Reading the paper it's quite obvious that just merging the samples was a big feat. And it's not just sample size, they had excellent population coverage (267). As Dienekes observes microsats are somewhat "retro", but try and get this sort of population coverage with whole genomes, or even SNPs. You can get to N>5,000, but with SNPs the overlapping markers start to drop off very quickly, to the point where they are far less informative than this number of microsats. Dienekes quite liked the tree to the left, and I've uploaded a rather large version of it for your enjoyment (just zoom in if your browser sizes it down).
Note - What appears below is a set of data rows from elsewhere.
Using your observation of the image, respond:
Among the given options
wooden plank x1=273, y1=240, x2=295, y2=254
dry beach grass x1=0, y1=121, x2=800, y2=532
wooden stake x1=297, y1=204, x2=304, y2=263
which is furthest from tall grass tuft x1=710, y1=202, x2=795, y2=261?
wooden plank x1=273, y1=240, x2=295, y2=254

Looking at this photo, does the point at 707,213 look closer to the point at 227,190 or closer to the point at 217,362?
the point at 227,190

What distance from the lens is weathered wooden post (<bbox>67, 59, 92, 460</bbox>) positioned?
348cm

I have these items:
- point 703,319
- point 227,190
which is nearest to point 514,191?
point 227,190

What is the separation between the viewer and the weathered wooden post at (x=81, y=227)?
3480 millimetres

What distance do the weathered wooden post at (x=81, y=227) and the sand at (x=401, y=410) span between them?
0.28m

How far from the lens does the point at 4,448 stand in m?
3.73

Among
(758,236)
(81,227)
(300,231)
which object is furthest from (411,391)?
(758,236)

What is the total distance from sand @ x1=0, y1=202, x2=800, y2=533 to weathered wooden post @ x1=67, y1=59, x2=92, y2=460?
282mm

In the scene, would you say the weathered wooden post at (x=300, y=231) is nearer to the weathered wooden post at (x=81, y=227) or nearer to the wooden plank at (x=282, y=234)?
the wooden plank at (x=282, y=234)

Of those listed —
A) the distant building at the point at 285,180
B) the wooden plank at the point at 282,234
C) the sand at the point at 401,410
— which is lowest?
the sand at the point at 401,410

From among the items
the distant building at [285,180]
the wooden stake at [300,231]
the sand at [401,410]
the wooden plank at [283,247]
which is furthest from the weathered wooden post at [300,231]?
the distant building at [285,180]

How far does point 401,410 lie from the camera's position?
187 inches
But to some extent the tree above illustrates the limitations of this sort of analysis. Rather than an analysis, this is really more a useful data set that you have to slice and dice, and explore on a finer grain. Pooling all the samples together makes it far less informative and unintelligible. This is already obvious in their aggregation to create the large data set, as they had to prune very large subpopulations so they didn't overwhelm the results. Even then problems obvious to those familiar with the data crop up, though they might not be so clear to those who are reading superficially. The Gujarati data set among the South Asians separated out on a two dimensional visualization from all other populations. This is something that often occurs because it looks like Gujaratis are sampled from a very specific caste, which increases the perceived affinity of this regional ethnicity. Similarly, pooling all the populations and representing them on a two dimensional plot is more an aesthetic declaration than an informative visualization. You have to bracket out the populations to see value-added structure. Finally, even the coarse and general observations need to be integrated with caution. Rosenberg's lab has been illustrating the decay of genetic diversity from Ethiopia for nearly a decade now. It's a classic result which shows up in graduate level population genetics courses. But both the anthropology and genetics tell us that Ethiopians are a compound population with Sub-Saharan African and Eurasian affinities. Most readers can be expected to know this, but I would not be surprised if some simply took the general plot at face value and applied the insight to all the populations, as if they really were subject to a serial founder effect (my specific point is that Ethiopians are the product of a synthesize due to back migration, reversal of the general migration out of Africa being illustrated with the decline in genetic diversity).
Overall I find this an interesting paper which sets the backdrop for understanding the canvas of human genetic variation. The only last caution I would offer is that microsatellites are atypical regions of the genome which evolve rapidly in a neutral fashion. This makes them excellent for pinpointing population differences and inferring history from a limited marker set. But I think people should be cautious of specific novel results, and not hold them up as that authoritative when we have high density SNP data.
Note: They've released the data. If readers are curious about doing different things with these data than was shown in this paper, Treemix can handle microsats. Also, props to them for releasing this creative commons.
Citation: Pemberton, Trevor J., Michael DeGiorgio, and Noah A. Rosenberg. "Population structure in a comprehensive genomic data set on human microsatellite variation." G3: Genes| Genomes| Genetics 3.5 (2013): 891-907.